The House divided: Contents, 56; Proxies 23. Not-Contents, 7; Proxy, 1. The bill was then read a second time.

List of the Minority.

Earl of Lauderdale,
Duke of Bedford,
Earl of Abingdon,
Lord vis. Chedworth,
Earl of Derby,

Earl of Besborough,
Lord vis. St. John,

Proxy. Earl of Guilford.

Nov. 11. The House being in a committee on the bill,

The Duke of Leeds moved an amendment on the second clause, that instead of the words "established government, or constitution," there should be inserted the words "established constitution, con

sisting of King, Lords, and Commons." | There were many persons, who, while they professed the greatest attachment to the constitution, indulged themselves in the most virulent invectives against its component parts; so that his intention was, to mark an attack against any one of the branches, as equally coming under the description of an offence against the constitution.

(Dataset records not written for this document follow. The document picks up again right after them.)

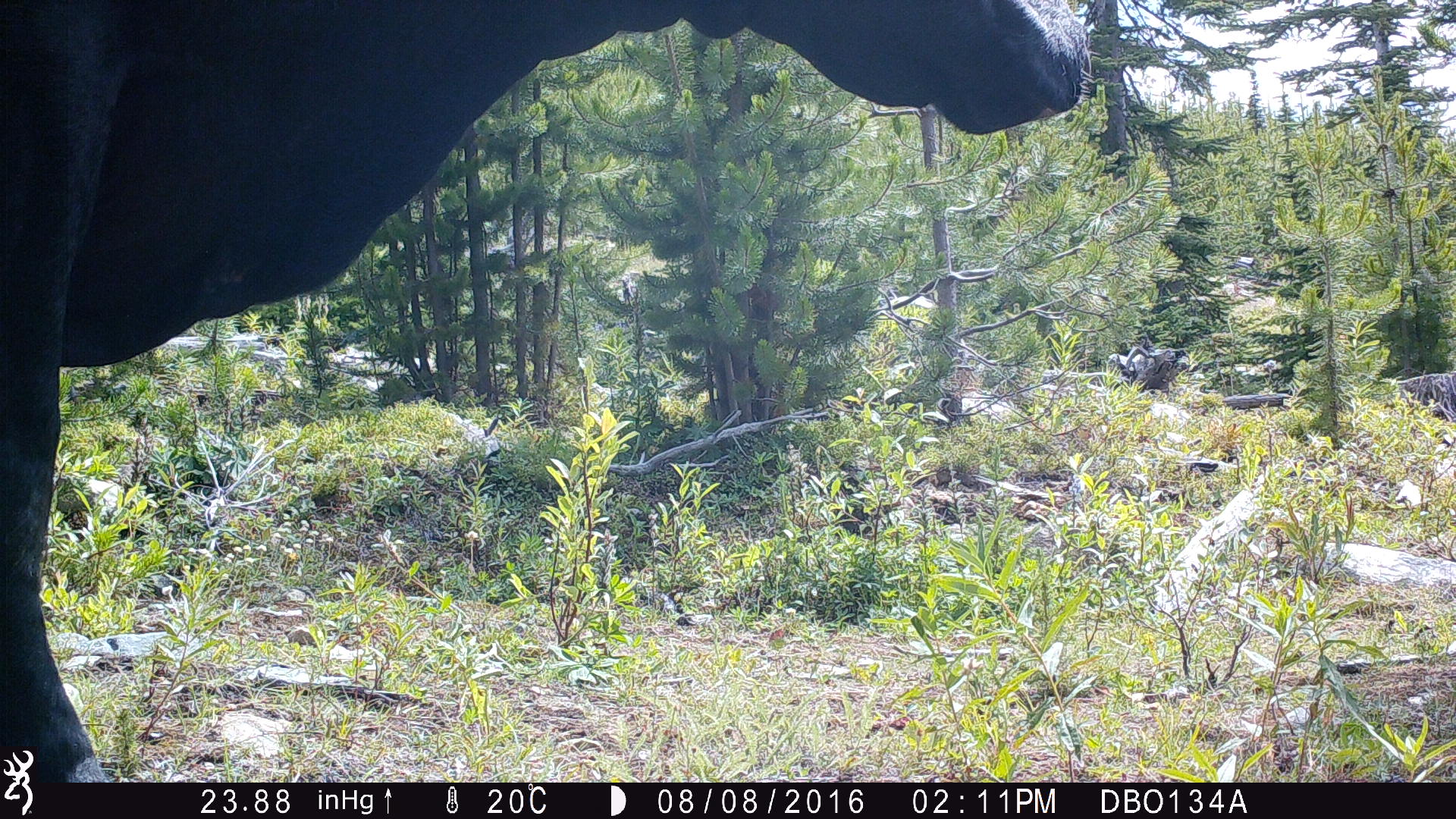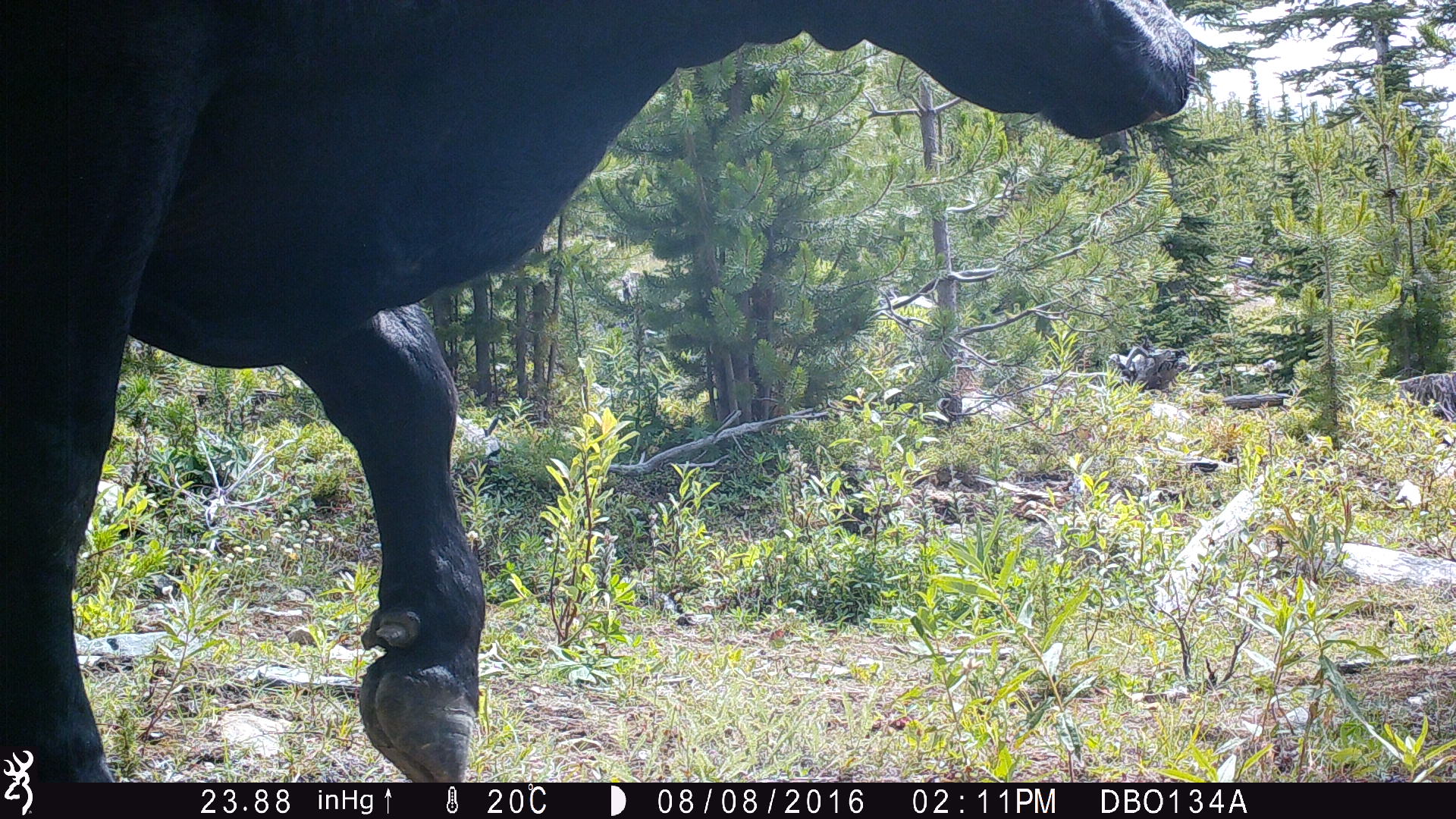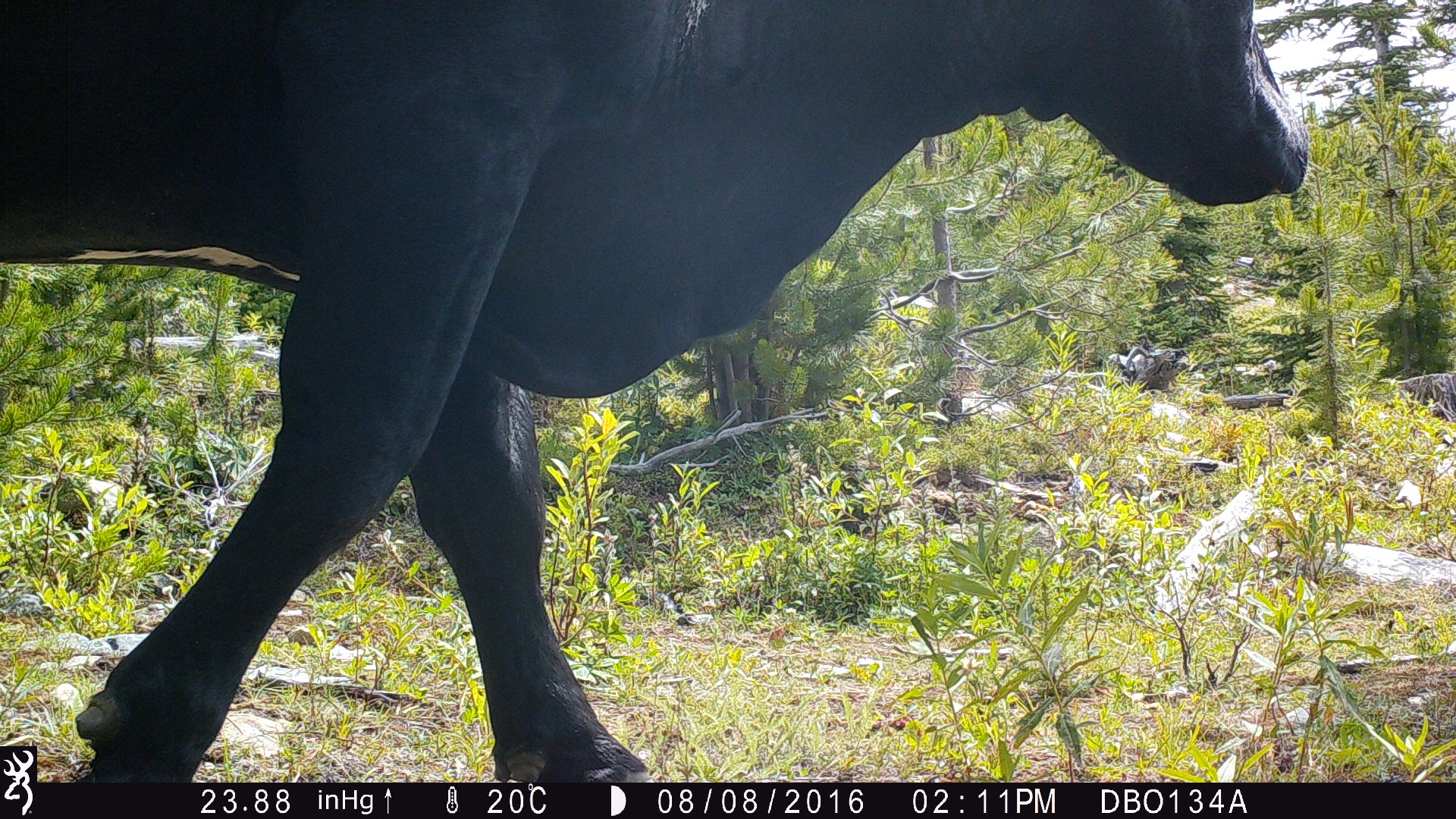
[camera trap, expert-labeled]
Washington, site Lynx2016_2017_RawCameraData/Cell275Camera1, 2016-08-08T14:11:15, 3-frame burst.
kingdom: Animalia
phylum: Chordata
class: Mammalia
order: Artiodactyla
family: Bovidae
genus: Bos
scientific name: Bos taurus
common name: domestic cattle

The Lord Chancellor was inclined to think, that the amendment would tend to create that very confusion which it was intended to prevent. If these words were inserted, it would be necessary, in framing an indictment upon this bill, to introduce the very words of it, and to say, that such an act was done, or word spoken, with intent to destroy, &c. the constitution, consisting of King, Lords, and Commons. Now, would it not be very easy, if the law stood so, to write a most atrocious libel with impunity? For instance, a person might write thus, "The constitution of England consists of King, Lords, and Commons; but I do not like an hereditary monarchy; it is an absurdity. I think an hereditary House of Lords still worse; and I think the Commons should be chosen in a very different manner. I would have an elective monarchy, and the dignity of peerage should be granted only for life, or for a session of parliament." Here was an instance of a man admitting the constitution, as consisting of King, Lords, and Commons, and yet destroying the very foundations of the constitution.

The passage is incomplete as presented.